Date of Award




Document Type

Master's Thesis

Degree Name

Master of Science (MS)


Department of Electrical and Computer Engineering

Content Description

1 online resource (vii, 49 pages) : illustrations (chiefly color)

Dissertation/Thesis Chair

Gary J Saulnier

Committee Members

Daphney-Stavroula Zois, Mohammed Agamy


Deep Learning, Emotion, LSTM, Machine Learning, Multimodal emotion, Emotion recognition, Interactive multimedia, Machine learning, Computer software, Speech processing systems

Subject Categories

Artificial Intelligence and Robotics | Computer Engineering | Psychology


Emotion forecasting is the task of predicting the future emotion of a speaker, i.e., the emotion label of the future speaking turn–based on the speaker’s past and current audio-visual cues. Emotion forecasting systems require new problem formulations that differ from traditional emotion recognition systems. In this thesis, we first explore two types of forecasting windows(i.e., analysis windows for which the speaker’s emotion is being forecasted): utterance forecasting and time forecasting. Utterance forecasting is based on speaking turns and forecasts what the speaker’s emotion will be after one, two, or three speaking turns. Time forecasting forecasts what the speaker’s emotion will be after a certain range of time, such as 3–8, 8–13, and 13–18 seconds. We then investigate the benefit of using the past audio-visual cues in addition to the current utterance. We design emotion forecasting models using deep learning. We compare the performances of FC-DNN, D-LSTM, and D-BLSTM which allows us to examine the benefit of modelling dynamic patterns in emotion forecasting tasks. Our experimental results on the IEMOCAP bench-mark dataset demonstrate that D-BLSTM and D-LSTM outperform FC-DNN by up to2.42% in unweighted recall. When using both the current and past utterances, deep dynamic models show an improvement of up to 2.39% compared to their performance when using only the current utterance. We further analyze the benefit of using current and past utterance information compared to using the current and randomly chosen utterance in-formation, and we find the performance improvement rises to 7.53%. The novelty in this study comes from its formulation of emotion forecasting problems and the understanding of how current and past audio-visual cues reveal future emotional information.

☆ ☆ ☆

**Tasks to carry out:**
**A)** Copy from the emotion forecasting text the passage from "Master's Thesis" up to and including "illustrations (chiefly color)".
**B)** According to the emotion forecasting text, who chaired the thesis?
The data below are not required.

Stored items
☆ ☆ ☆

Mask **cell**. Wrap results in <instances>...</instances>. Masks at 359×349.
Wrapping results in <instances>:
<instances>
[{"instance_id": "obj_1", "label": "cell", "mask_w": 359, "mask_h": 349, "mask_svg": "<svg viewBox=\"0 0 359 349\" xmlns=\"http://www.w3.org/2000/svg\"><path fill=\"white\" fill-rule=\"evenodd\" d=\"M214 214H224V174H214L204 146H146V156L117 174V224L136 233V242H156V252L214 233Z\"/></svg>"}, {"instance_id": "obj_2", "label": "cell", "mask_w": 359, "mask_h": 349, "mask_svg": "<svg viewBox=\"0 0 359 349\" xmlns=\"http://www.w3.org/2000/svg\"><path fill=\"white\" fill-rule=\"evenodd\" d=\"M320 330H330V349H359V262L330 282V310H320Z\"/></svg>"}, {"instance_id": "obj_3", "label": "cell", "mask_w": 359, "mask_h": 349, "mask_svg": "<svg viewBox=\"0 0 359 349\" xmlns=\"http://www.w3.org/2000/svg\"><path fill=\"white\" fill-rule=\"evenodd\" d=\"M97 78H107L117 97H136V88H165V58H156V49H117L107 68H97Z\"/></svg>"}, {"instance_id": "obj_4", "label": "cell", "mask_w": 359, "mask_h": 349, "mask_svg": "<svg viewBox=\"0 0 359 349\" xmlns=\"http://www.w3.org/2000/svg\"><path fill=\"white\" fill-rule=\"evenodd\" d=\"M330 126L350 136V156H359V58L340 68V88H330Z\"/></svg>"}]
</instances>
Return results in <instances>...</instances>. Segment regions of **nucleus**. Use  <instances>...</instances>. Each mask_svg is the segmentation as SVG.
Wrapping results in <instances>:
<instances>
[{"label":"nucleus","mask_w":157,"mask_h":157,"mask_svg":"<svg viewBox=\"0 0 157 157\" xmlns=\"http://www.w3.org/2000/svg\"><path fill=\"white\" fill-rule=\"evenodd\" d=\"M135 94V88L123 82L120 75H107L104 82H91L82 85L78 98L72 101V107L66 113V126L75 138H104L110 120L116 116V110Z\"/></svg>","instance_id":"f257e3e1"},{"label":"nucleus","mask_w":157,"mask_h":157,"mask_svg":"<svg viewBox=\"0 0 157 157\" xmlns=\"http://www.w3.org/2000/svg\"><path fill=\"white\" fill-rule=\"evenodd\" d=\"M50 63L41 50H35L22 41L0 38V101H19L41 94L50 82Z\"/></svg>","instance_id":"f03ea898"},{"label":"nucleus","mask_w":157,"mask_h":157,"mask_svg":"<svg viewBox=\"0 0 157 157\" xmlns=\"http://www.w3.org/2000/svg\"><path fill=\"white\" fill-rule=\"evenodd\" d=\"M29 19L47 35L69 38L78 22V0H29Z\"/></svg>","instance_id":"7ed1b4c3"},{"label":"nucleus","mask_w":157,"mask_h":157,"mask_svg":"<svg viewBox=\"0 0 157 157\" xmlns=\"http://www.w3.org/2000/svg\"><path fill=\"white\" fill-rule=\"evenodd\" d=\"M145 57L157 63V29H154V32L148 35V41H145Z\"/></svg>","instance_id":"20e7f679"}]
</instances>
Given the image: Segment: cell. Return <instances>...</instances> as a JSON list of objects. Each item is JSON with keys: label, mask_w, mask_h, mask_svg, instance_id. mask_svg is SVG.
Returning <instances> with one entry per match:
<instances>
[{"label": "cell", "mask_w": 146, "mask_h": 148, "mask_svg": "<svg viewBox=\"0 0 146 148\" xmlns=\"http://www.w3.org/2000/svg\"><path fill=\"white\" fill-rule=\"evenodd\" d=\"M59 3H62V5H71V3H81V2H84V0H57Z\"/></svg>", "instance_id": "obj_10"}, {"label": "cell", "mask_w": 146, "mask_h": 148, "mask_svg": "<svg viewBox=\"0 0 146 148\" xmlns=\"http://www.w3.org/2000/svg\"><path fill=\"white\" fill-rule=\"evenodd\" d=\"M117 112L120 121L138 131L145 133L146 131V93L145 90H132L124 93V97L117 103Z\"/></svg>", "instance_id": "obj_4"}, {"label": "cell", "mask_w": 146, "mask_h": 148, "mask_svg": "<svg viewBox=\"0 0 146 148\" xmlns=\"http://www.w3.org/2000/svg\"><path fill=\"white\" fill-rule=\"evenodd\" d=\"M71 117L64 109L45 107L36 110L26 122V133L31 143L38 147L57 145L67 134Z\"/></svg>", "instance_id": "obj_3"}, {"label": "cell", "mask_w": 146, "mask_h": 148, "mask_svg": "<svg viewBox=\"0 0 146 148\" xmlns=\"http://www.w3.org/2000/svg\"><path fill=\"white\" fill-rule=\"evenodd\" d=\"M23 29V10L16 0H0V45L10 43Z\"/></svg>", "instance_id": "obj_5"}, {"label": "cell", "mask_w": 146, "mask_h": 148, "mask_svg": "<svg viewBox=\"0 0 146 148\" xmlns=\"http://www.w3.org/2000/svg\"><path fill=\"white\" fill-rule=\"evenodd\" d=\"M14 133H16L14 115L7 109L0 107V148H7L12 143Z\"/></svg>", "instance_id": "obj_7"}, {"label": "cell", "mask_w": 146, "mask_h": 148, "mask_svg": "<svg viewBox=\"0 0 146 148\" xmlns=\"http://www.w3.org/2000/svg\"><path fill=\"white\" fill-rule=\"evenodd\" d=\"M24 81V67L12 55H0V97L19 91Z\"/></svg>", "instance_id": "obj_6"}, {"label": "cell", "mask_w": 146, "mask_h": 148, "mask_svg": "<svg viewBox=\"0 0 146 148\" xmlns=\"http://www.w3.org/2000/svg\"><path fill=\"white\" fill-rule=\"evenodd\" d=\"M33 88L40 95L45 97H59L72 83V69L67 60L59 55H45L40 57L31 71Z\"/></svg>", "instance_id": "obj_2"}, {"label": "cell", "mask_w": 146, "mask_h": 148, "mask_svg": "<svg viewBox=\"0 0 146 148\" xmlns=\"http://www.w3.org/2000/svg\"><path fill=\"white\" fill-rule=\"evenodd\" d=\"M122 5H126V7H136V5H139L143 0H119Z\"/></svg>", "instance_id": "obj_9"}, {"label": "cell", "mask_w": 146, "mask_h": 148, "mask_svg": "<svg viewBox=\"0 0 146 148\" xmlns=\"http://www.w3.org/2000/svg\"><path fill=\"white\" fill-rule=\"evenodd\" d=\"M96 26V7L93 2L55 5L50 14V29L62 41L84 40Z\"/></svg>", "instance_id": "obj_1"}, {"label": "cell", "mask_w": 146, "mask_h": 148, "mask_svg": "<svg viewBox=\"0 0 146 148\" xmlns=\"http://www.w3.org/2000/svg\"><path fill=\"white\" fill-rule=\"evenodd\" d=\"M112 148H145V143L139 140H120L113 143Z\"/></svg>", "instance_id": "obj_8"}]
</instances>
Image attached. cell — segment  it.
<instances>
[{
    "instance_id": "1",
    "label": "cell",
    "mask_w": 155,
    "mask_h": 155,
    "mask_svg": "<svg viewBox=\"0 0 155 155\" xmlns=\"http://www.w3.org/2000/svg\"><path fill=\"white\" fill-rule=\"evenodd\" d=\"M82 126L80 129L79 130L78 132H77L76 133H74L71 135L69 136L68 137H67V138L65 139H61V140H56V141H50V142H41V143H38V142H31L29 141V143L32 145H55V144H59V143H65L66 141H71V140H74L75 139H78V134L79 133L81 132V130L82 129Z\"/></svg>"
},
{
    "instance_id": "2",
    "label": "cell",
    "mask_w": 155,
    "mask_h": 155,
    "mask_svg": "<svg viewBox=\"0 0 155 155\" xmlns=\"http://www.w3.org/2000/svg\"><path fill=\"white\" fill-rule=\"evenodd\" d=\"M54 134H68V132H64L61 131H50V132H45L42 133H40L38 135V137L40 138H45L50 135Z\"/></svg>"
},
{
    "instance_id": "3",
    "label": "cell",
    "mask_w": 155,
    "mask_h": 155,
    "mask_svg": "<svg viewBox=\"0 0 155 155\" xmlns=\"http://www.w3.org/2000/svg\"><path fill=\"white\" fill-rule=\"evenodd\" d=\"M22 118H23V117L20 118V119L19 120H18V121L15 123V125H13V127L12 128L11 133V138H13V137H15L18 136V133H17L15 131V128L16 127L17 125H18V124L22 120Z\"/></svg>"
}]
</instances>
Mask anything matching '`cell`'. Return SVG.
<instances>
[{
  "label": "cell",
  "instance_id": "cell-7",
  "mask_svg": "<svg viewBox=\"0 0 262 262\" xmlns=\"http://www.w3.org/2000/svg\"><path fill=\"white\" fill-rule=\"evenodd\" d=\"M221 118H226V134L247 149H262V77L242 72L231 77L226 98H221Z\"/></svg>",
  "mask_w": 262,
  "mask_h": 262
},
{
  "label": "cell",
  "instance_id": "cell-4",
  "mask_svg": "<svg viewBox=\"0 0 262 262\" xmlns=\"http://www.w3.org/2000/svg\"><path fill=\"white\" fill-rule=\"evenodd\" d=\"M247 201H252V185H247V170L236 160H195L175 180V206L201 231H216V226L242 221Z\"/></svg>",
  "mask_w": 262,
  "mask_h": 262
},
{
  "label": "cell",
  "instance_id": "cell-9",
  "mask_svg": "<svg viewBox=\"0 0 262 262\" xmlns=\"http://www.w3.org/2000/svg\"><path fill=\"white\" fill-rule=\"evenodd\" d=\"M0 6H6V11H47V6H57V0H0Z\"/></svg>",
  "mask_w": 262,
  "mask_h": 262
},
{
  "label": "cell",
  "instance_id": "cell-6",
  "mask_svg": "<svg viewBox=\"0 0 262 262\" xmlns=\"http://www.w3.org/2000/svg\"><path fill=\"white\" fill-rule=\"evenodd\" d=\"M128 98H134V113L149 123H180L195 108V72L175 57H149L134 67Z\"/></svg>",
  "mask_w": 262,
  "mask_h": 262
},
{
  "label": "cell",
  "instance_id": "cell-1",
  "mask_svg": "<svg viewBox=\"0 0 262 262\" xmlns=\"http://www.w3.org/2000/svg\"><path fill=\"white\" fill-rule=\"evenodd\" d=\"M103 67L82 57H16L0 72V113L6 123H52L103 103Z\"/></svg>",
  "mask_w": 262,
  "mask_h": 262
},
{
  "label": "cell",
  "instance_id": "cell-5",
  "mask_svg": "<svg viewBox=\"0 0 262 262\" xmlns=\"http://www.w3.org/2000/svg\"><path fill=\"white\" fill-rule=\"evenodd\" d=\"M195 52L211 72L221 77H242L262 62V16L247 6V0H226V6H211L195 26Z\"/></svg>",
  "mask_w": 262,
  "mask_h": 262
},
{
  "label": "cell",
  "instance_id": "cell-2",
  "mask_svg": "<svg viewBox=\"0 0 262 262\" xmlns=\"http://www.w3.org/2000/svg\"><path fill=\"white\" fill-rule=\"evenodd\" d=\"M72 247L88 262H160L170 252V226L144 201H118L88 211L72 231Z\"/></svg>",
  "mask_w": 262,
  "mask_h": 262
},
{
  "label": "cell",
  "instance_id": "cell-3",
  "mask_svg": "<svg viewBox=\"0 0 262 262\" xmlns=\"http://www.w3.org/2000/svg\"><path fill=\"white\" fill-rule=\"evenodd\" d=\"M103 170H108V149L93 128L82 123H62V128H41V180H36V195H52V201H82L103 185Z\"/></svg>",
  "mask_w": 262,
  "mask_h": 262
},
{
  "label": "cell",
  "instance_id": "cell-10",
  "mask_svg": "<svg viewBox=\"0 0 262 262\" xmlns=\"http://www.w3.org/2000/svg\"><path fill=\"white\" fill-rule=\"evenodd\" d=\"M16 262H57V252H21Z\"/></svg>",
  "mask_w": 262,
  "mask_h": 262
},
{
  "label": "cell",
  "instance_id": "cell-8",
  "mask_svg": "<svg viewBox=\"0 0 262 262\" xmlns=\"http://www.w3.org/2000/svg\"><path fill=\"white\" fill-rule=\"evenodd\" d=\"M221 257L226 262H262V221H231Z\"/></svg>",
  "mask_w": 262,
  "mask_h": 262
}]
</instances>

☆ ☆ ☆

**Solutions in order:**
**A)**
Master's Thesis

Degree Name

Master of Science (MS)


Department of Electrical and Computer Engineering

Content Description

1 online resource (vii, 49 pages) : illustrations (chiefly color)

**B)** Gary J Saulnier